- Consórcio MEZ-RZK Novo Centro avalia erguer moradias sobre o Terminal Luz e em área dos Correios para atender famílias removidas pela obra.
- Serão construídos entre trezentos e quatrocentos apartamentos para cerca de seiscentas famílias, com parte destinada a reassentamento e o restante comercializado.
- Terminal Luz e o espaço dos Correios serão as primeiras obras da PPP, com início previsto entre fevereiro e março de dois mil e vinte e sete e conclusão em dois mil e trinta e um.
- Custos estimados: quarenta e cinco milhões de reais para o terminal e cinquenta e cinco milhões de reais para os Correios, sem incluir a verticalização dos apartamentos.
- Desapropriações devem movimentar cerca de seiscentos e noventa milhões de reais; moradores deverão ficar próximos ao centro ou serem realocados mediante acordo, com auxílio-aluguel de mil reais.
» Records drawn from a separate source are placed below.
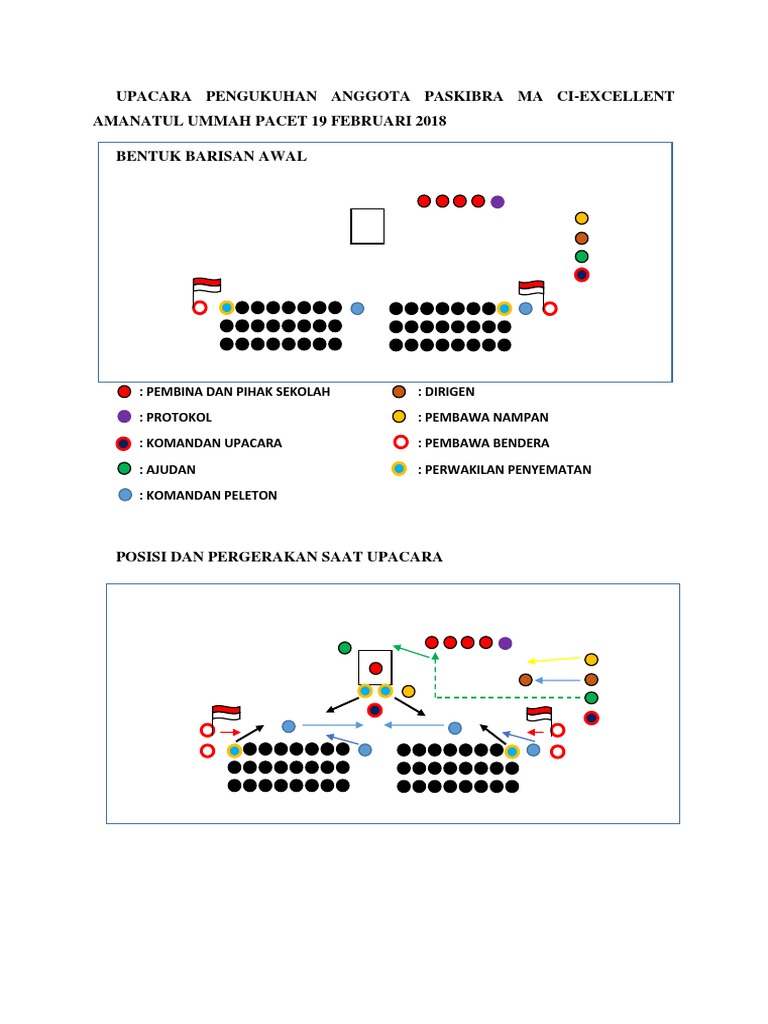 UPACARA PENGUKUHAN ANGGOTA PASKIBRA MA CI-EXCELLENT AMANATUL UMMAH PACET 19 FEBRUARI 2018

BENTUK BARISAN AWAL

: PEMBINA DAN PIHAK SEKOLAH
: PROTOKOL
: KOMANDAN UPACARA
: AJUDAN
: KOMANDAN PELETON
: DIRIGEN
: PEMBAWA NAMPAN
: PEMBAWA BENDERA
: PERWAKILAN PENYEMATAN

POSISI DAN PERGERAKAN SAAT UPACARA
O consórcio MEZ-RZK Novo Centro avalia a construção de apartamentos sobre o futuro Terminal Luz para abrigar parte das famílias desapropriadas pela implantação do centro administrativo de São Paulo, no Campos Elíseos. A ideia não está definida e depende de viabilidade, custos e aprovação de órgãos públicos.
Os espaços seriam as primeiras obras da Parceria Público-Privada (PPP) que busca a sede do governo. O Terminal Luz substituirá o Terminal Princesa Isabel e fica ao lado da estação Luz, no centro. A entrega está prevista para 2028.
A opção de edificar sobre o terminal depende de estudo de viabilidade financeira e de restrições de altura. O terminal terá cerca de 18 metros de altura para operar as linhas de ônibus, o que complica a inclusão de residências no topo.
O que envolve os apartamentos sobre o Terminal Luz
A avaliação do consórcio considera que a construção de lajes com moradias é possível após mudanças na lei municipal que reconhecem o direito de laje em infraestruturas públicas. A decisão final caberá à gestão do governo e à SPTrans, responsável pelo futuro terminal.
A ideia é que 300 a 400 apartamentos atendam famílias removidas pela obra, parte de um total estimado de 600 moradias necessárias. Caso aprovada, a parte residencial ficaria sujeita a regras de uso e compartilhamento de espaço.
Apartamentos também nos Correios
Outra opção envolve um edifício de até dez andares para abrigar atividades dos Correios, em terreno na rua Albuquerque Lins, ao lado da estação Marechal Deodoro. Diferentemente do terminal, a construção de apartamentos já é prevista no edital da PPP, como facultativa.
O prédio dos Correios deverá ter área construída estimada em 3.800 m² e manterá funções administrativas e operacionais. Cerca de 50% a 70% das moradias seriam destinadas aos reassentados, com o restante comercializado pelo consórcio.
Desapropriações e reassentamento
As desapropriações envolvem custo estimado em quase R$ 690 milhões. A entrega das novas moradias ocorrerá de forma gradual durante o contrato, com conclusão prevista em até três anos após o início das obras. Moradores receberão auxílio-aluguel de cerca de R$ 1.000 temporariamente.
A distribuição dos reassentados levará moradores do entorno para bairros próximos, como Sé, República, Bom Retiro e Brás, mantendo-se, sempre que possível, a proximidade com o centro. A decisão final sobre mudanças adicionais depende de concordância das famílias.